■ **Input data**:
—————

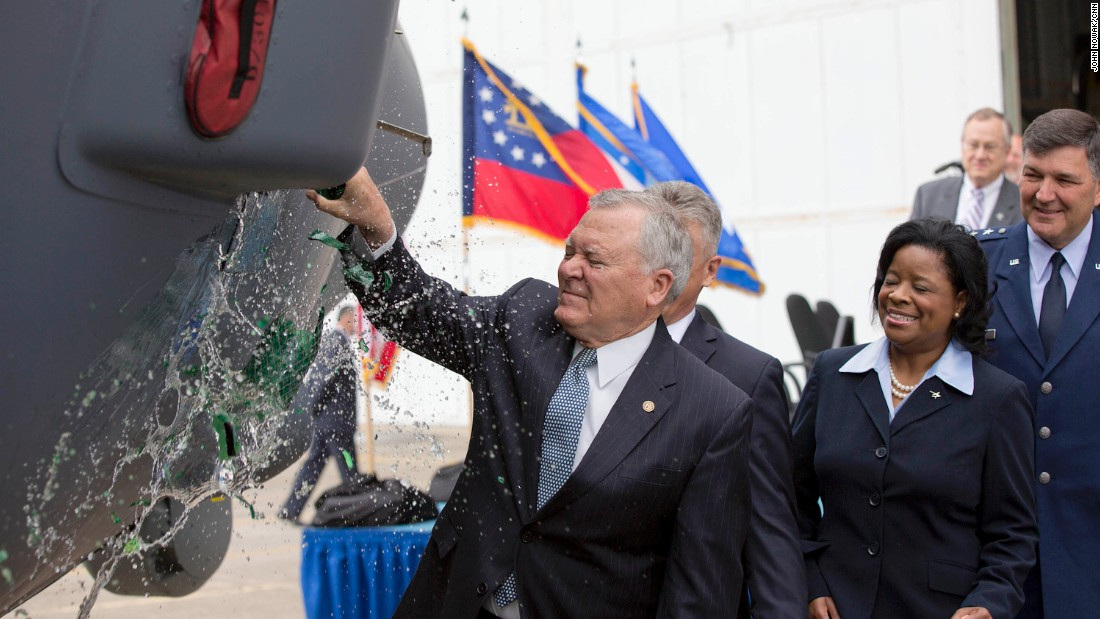 During a christening ceremony, Georgia Gov. Nathan Deal smashes a bottle of Chattahoochee River water across the nose of the MC-130J Super Hercules at the Lockheed Martin factory. Water was used instead of the traditional champagne in honor of former Gov. Marvin Griffin, a teetotaler who used river water to christen the first C-130 to come off the assembly line in 1955.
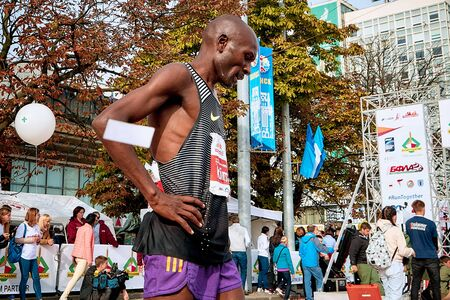 September 15, 2018 Minsk Belarus Half Marathon Minsk 2019 Tired athlete tries to catch his breath after the finish of the marathon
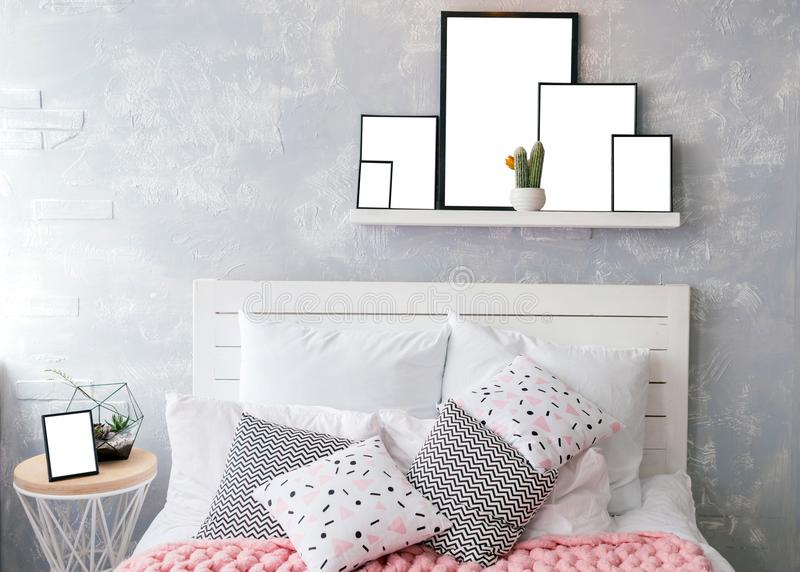Almohadas blancas y coloreadas en cama del woodenl con el cabecero blanco foto de archivo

—————

■ **What the task asks**: Print the listing exactly, but skip its pictures.

■ **Result of this exercise**:
 During a christening ceremony, Georgia Gov. Nathan Deal smashes a bottle of Chattahoochee River water across the nose of the MC-130J Super Hercules at the Lockheed Martin factory. Water was used instead of the traditional champagne in honor of former Gov. Marvin Griffin, a teetotaler who used river water to christen the first C-130 to come off the assembly line in 1955.
 September 15, 2018 Minsk Belarus Half Marathon Minsk 2019 Tired athlete tries to catch his breath after the finish of the marathon
Almohadas blancas y coloreadas en cama del woodenl con el cabecero blanco foto de archivo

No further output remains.